Have You Had Your Annual Checkup? The FTC Cracks Down on Inaccurate U.S.-EU Safe Harbor Claims

While the U.S.-EU “Safe Harbor” Framework for transferring data into the United States is hardly new — it was approved 15 years ago — the Federal Trade Commission has recently focused its enforcement efforts on companies that inaccurately represent their certification under the framework. The FTC has brought more than two dozen actions against companies in the past several months and recently announced proposed settlements with 13 more.

The U.S.-EU and U.S.-Swiss Safe Harbor Frameworks allow companies to transfer consumer data from the EU and Switzerland to the U.S. in compliance with the EU Data Protection Directive.

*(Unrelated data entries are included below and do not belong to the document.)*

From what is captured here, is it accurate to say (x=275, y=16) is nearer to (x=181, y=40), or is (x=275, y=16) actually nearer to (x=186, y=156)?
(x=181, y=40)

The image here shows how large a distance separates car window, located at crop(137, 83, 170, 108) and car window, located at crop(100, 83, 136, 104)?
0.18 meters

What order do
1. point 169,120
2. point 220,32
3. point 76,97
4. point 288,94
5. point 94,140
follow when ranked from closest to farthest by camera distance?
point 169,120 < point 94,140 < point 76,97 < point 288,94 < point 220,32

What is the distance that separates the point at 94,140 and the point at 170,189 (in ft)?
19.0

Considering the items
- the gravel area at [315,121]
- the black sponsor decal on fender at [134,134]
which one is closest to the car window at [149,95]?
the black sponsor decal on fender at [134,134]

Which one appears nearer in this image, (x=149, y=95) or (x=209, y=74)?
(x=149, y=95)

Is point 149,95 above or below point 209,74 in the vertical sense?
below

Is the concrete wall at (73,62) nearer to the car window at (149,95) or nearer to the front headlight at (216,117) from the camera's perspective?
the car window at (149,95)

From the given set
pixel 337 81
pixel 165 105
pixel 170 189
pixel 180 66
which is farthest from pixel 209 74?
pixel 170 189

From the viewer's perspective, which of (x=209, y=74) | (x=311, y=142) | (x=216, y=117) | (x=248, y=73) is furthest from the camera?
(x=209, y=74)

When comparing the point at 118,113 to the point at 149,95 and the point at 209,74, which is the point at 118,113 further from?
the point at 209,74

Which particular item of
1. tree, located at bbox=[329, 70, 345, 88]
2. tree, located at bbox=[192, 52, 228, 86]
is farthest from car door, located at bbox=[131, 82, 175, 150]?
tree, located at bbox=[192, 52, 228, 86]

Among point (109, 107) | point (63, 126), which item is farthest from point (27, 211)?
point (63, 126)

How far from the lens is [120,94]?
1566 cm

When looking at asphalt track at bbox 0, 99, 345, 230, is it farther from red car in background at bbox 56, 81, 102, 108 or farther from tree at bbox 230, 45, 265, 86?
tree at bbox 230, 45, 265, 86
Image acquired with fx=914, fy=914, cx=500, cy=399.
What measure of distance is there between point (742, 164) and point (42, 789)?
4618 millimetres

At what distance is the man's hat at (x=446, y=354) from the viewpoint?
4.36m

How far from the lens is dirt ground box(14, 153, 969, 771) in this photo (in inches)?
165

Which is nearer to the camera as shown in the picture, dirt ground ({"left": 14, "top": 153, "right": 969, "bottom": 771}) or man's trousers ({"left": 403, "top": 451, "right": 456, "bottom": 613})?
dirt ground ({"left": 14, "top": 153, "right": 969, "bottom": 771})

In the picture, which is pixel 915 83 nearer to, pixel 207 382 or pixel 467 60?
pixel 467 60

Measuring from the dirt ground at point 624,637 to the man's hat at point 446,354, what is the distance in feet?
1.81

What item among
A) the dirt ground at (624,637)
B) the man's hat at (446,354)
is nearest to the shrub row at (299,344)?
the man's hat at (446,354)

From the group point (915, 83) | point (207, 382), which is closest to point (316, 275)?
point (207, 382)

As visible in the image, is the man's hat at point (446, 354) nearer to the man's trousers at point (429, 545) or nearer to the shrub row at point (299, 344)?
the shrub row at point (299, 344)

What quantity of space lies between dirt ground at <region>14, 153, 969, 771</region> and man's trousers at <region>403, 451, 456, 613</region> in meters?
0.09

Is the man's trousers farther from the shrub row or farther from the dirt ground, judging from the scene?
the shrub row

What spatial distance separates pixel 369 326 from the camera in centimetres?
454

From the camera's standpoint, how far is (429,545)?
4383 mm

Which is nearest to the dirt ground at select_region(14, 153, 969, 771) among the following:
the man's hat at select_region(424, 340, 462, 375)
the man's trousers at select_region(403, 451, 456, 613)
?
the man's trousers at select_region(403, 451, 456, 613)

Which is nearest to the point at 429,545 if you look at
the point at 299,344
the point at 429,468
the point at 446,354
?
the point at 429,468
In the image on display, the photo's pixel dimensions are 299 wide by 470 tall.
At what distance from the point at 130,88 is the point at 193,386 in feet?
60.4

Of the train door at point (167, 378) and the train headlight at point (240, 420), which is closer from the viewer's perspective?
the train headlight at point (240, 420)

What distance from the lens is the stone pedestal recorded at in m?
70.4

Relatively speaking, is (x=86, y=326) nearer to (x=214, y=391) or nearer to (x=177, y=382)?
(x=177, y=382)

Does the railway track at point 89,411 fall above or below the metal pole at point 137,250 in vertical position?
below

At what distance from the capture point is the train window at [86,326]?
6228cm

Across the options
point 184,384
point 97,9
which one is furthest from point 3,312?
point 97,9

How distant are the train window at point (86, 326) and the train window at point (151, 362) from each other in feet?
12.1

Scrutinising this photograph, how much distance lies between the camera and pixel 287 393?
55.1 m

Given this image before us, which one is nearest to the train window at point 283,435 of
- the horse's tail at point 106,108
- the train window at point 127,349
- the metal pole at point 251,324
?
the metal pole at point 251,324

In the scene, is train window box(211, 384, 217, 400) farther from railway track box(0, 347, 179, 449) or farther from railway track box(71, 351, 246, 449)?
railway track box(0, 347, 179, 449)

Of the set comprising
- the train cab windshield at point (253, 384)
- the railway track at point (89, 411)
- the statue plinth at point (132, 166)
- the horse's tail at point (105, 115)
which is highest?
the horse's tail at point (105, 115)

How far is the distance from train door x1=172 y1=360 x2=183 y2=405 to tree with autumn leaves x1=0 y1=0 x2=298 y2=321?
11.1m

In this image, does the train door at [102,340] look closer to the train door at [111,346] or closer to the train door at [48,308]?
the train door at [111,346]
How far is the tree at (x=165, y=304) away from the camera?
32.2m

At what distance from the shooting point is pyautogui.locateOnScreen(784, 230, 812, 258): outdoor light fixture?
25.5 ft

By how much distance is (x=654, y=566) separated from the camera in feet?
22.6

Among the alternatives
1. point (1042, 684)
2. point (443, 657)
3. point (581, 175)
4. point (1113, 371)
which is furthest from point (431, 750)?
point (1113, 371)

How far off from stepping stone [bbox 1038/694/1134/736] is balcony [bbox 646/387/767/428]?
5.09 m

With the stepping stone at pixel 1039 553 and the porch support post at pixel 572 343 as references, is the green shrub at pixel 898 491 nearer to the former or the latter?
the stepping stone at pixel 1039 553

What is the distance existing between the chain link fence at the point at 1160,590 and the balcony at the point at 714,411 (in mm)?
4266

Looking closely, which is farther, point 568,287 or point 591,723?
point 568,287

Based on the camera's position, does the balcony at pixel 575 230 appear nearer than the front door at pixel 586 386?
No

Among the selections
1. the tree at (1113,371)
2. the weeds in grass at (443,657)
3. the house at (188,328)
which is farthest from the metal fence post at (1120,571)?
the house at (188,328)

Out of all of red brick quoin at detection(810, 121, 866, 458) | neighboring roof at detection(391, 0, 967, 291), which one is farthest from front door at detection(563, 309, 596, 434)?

Companies that want to avail themselves of safe harbor status under these frameworks must ensure that their policies and practices satisfy the seven privacy principles required to meet the EU’s standard of “adequacy” in connection with data protection safeguards: notice, choice, onward transfer, security, data integrity, access and enforcement. Companies that self-certify with the U.S. Department of Commerce that they comply with the frameworks must renew that self-certification annually.

As with the previous enforcement actions, the FTC charged the 13 companies, which hail from a diverse range of industries, with violating Section 5 of the FTC Act by misrepresenting their safe harbor certifications. In about half of the cases, the companies had undertaken the self-certification process but failed to renew their status annually as required. In the other cases, the companies claimed that they were certified but had never applied for that status. The FTC’s proposed consent orders in this recent spate of cases prohibit future misrepresentations and impose additional reporting burdens on the settling companies; any violations of the consent orders can result, however, in monetary fines of up to $16,000 per violation.

The Commission’s enforcement history in recent months, including its action against Nomi Technologies (see our alert here), demonstrates an emphasis on accuracy in privacy policies — regardless of a company’s industry or size. Companies must ensure that their practices conform to their written policies — adopting a template policy can be dangerous, with the FTC demanding that all companies “practice what they promise.”

These recent cases serve as a reminder that companies must be conscientious not only in satisfying Safe Harbor Frameworks, but also in keeping certifications up to date. Experienced counsel can assist companies with navigating the data privacy landscape — and avoid potentially costly enforcement actions.